Bestowing honour in this manner is an appropriate way to praise (and in some cases, to mourn) not people of fame or notoriety, but those quieter but dutiful spirits whose righteous deeds should also not be forgotten.
At the Tomb of the Unknown Soldier, in 1993, the then Prime Minister P.J.Keating honoured the “free and independent spirits” who gave us a lesson in true nobility and grandeur by teaching us “to endure hardship, to show courage, to be bold as well as resilient, to believe in ourselves, to stick together”.
The creation of a distinctively Australian honours system in the 1980s was also animated by this sense of our democratic and egalitarian traditions, whose values are, as the former Governor-General Sir William Deane noted, “courage, and endurance, and duty, and love of country, and mateship, and good humour and the survival of a sense of self-worth and decency in the face of dreadful odds”. The bestowal of honours reminds us to watch over and attend to those values, as well as the men and women who embody them.
These values are by their very nature not narrowly national, but have an openness to the world. To be a good Australian in the sense of Deane’s speech is necessarily to be at the same time a good citizen of the world.
Similarly, the philosopher Will Kymlicka, in an exploration of the meaning of being Canadian, has argued that one of the foremost aspects of Canadian identity is a generous cosmopolitanism.
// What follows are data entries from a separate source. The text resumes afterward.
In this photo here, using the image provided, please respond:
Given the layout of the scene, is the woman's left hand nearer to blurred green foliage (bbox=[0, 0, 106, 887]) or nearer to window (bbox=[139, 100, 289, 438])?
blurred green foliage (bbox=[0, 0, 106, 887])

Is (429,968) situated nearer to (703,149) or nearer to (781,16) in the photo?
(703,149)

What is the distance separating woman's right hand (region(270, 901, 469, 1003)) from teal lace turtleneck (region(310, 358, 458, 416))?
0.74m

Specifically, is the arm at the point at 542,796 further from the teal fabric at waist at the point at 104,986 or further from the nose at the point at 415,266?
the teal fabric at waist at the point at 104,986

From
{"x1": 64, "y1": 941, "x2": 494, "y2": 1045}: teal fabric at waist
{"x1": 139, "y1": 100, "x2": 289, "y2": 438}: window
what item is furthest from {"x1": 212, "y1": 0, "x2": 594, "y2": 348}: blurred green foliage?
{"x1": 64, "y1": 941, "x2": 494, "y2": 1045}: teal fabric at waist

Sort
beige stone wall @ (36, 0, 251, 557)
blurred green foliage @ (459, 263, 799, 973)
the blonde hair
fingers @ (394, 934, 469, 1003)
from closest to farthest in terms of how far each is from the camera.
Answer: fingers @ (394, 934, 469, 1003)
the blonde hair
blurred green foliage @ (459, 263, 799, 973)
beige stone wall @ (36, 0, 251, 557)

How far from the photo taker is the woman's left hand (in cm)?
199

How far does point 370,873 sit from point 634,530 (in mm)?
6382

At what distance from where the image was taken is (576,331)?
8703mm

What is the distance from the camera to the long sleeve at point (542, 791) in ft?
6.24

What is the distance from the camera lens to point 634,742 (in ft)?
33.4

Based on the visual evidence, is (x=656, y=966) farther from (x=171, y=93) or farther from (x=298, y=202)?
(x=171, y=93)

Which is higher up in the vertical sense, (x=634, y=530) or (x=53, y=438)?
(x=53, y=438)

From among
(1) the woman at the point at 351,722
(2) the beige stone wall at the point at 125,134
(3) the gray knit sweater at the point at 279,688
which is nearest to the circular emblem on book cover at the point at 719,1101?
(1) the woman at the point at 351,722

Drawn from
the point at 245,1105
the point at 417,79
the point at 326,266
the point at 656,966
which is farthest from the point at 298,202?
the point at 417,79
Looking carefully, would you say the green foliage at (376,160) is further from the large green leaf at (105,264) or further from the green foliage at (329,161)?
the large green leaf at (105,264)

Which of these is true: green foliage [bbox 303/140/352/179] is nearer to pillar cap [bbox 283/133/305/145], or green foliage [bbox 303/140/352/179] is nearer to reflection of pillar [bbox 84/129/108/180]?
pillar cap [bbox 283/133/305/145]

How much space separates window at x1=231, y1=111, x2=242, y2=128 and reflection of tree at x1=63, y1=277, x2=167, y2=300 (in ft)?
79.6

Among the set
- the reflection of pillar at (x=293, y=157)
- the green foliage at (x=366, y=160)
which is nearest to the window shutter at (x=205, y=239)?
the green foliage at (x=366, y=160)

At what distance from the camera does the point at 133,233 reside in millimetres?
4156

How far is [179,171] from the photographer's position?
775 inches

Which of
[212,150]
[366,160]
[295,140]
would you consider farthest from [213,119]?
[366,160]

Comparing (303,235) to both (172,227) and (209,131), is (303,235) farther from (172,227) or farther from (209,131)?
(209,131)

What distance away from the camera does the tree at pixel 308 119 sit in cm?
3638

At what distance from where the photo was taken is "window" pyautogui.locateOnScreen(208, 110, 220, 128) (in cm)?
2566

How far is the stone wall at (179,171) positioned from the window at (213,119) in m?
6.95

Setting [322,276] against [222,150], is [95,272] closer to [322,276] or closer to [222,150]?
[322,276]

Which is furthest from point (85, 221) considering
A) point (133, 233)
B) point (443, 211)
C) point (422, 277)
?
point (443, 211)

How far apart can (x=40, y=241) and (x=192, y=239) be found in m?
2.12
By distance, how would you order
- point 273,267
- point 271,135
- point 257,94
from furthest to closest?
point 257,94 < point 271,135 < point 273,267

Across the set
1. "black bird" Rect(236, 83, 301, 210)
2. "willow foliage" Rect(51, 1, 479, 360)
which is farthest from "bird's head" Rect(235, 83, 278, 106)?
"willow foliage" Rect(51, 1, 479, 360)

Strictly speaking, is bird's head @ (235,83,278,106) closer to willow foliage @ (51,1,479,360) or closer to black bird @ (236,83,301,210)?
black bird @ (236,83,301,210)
By this Kymlicka means that the people who live in that area of the world think that they are being good Canadians by living up to cosmopolitan obligations, for example, by giving aid or supporting the international human rights order.
And conversely, says Kymlicka, indifference to the obligations one has as a citizen of the world is seen as in some sense “un-Canadian” (to use that rather unfortunate term).
Kymlicka’s view is that Canadians for the most part are not people who place their global obligations above their national obligations; rather, he points out that an important part of their understanding of themselves as Canadians involves their sense of themselves as having these cosmopolitan obligations.